*** Block opens ***
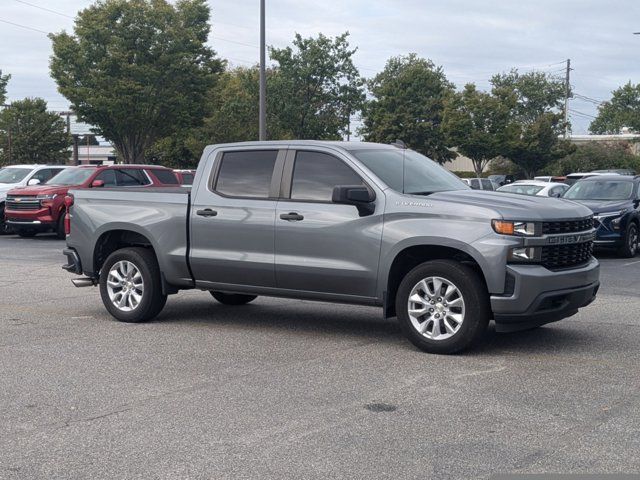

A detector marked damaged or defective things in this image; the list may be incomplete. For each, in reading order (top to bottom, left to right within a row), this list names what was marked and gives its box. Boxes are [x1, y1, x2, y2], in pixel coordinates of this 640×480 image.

cracked pavement [1, 234, 640, 478]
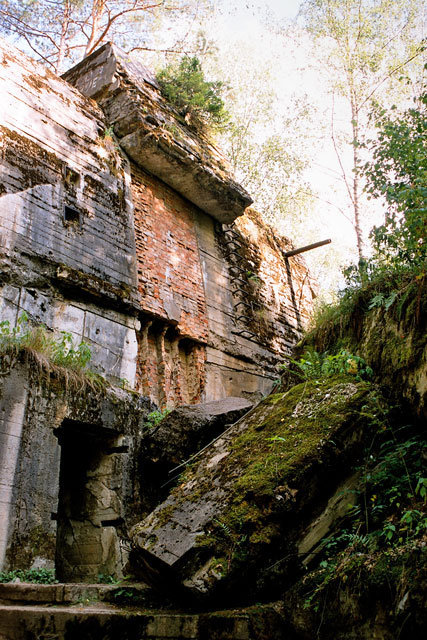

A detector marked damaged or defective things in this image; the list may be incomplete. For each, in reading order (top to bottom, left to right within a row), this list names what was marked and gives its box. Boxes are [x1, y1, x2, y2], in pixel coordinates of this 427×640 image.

rusty metal rod [282, 238, 332, 258]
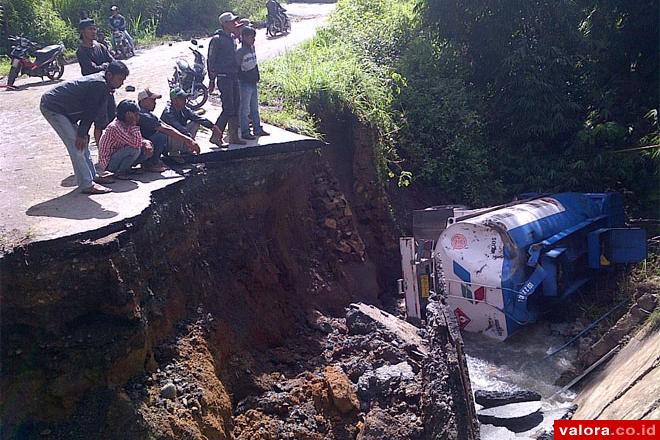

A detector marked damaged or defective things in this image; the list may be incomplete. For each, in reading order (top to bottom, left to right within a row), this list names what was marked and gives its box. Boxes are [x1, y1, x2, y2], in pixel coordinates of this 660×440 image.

overturned tanker truck [400, 192, 648, 340]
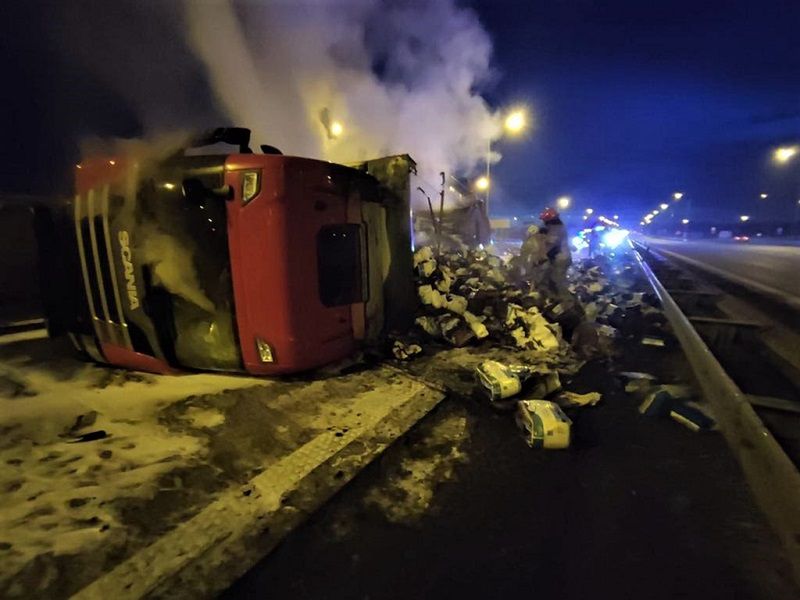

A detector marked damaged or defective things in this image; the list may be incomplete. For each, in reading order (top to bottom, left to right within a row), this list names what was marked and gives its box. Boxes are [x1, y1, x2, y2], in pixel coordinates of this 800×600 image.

overturned red truck [42, 128, 418, 372]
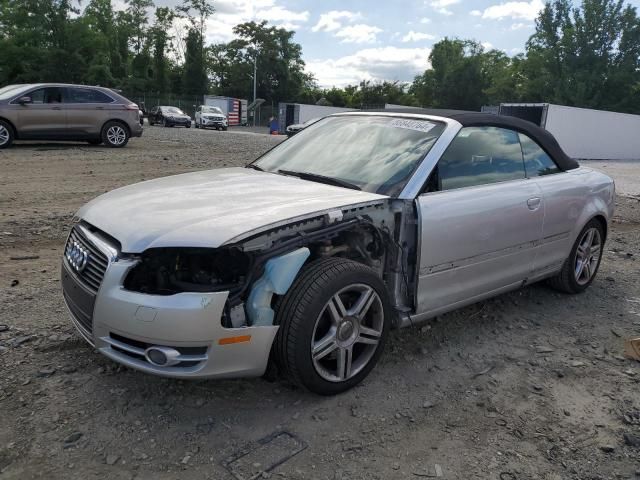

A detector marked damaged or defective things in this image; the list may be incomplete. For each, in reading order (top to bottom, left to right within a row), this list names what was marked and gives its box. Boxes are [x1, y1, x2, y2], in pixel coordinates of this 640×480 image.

crumpled hood [80, 168, 390, 253]
damaged front bumper [61, 232, 278, 378]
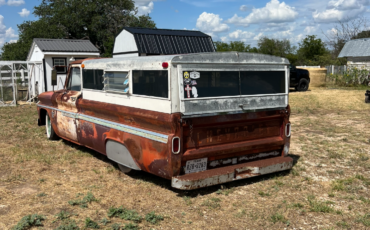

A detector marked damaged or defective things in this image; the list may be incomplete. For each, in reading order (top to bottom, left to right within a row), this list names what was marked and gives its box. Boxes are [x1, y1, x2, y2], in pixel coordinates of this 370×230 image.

rusty pickup truck [36, 53, 292, 190]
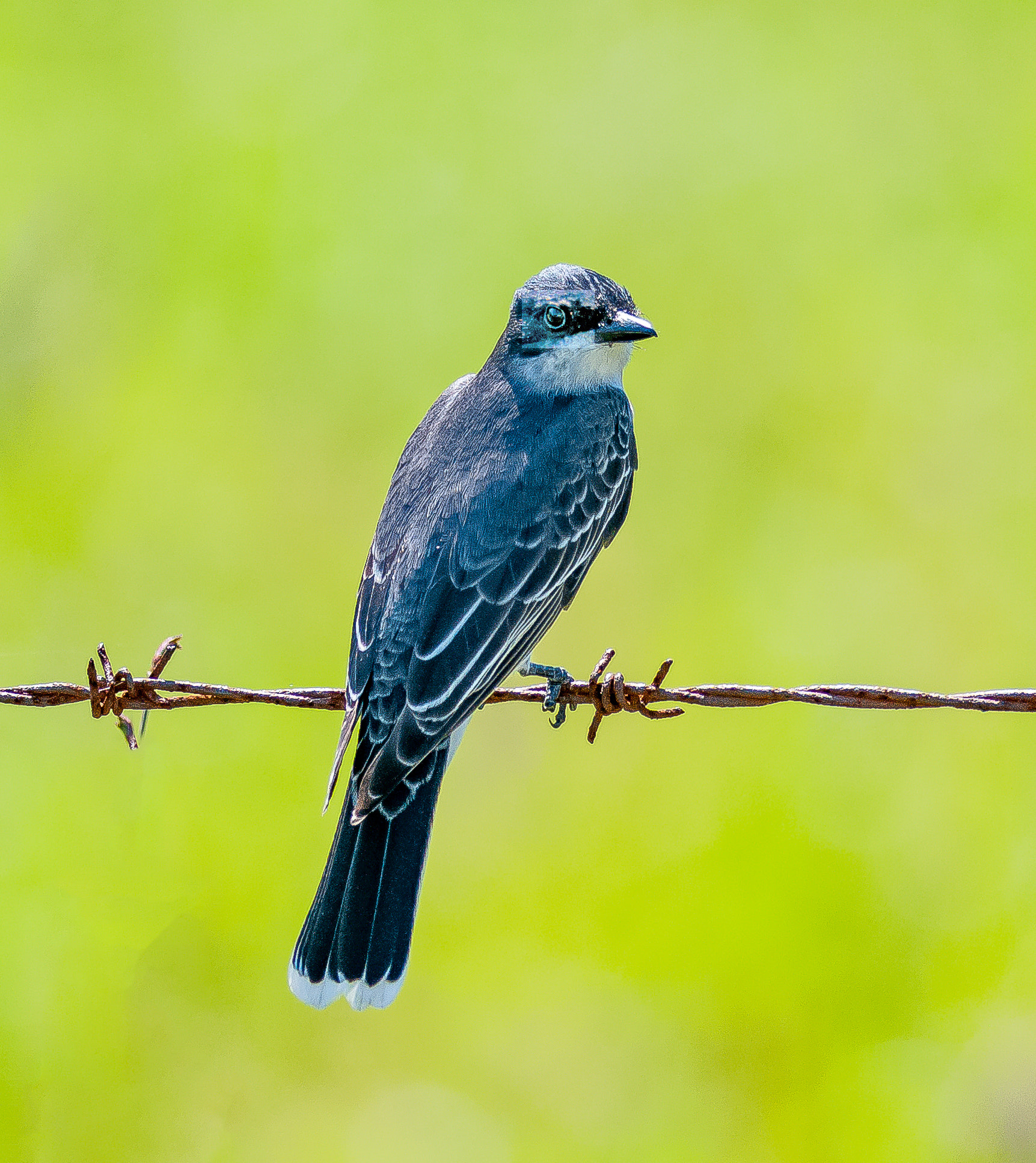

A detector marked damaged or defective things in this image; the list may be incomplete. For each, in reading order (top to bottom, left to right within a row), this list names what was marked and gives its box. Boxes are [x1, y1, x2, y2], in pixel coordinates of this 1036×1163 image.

rusty barbed wire [6, 630, 1034, 750]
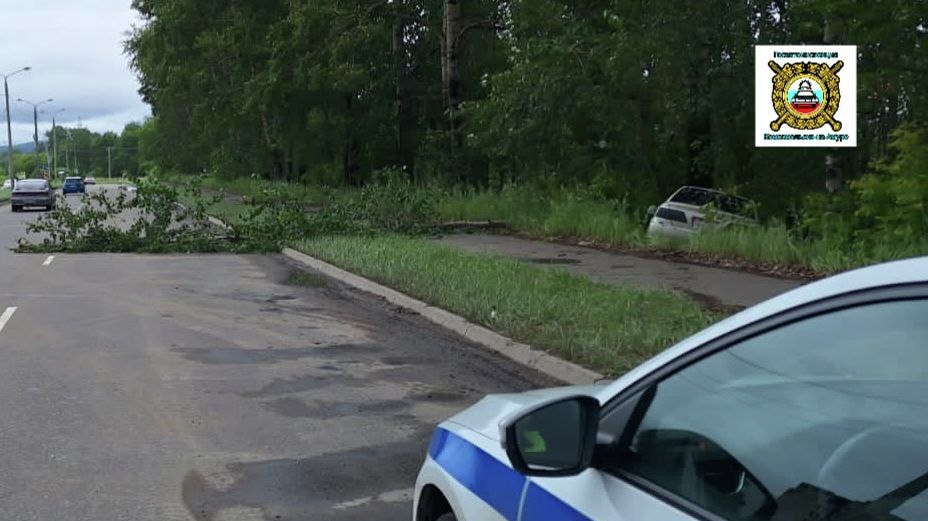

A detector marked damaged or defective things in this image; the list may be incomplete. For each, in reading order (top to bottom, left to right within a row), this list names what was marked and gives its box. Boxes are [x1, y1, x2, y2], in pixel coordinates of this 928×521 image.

cracked asphalt [0, 187, 552, 520]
*** Block closes ***
**Problem description**: From the line that contains "this 370×230 image." to the last line of the records above, copy each line exactly, both ends included, and leave the pictures out.

**Result of the task**:
A detector marked damaged or defective things in this image; the list may be incomplete. For each, in reading order (top to bottom, left to right within a row), this list names what was marked and gives its box. Boxes are [x1, y1, x2, y2], in pixel coordinates of this 370×230 image.

rusty pickup truck [36, 53, 292, 190]

A detector marked damaged or defective things in this image; the list may be incomplete. For each, in reading order (top to bottom, left to right within a row), this list names what was marked and gives its box. Boxes are [x1, y1, x2, y2], in pixel coordinates of this 1036×1163 image.

rusty barbed wire [6, 630, 1034, 750]

A detector marked damaged or defective things in this image; the list may be incomplete. For each, in reading order (top to bottom, left to right within a row), this list names what was marked and gives its box. Boxes are [x1, y1, x2, y2], in pixel coordinates of this 928×521 image.

cracked asphalt [0, 187, 552, 520]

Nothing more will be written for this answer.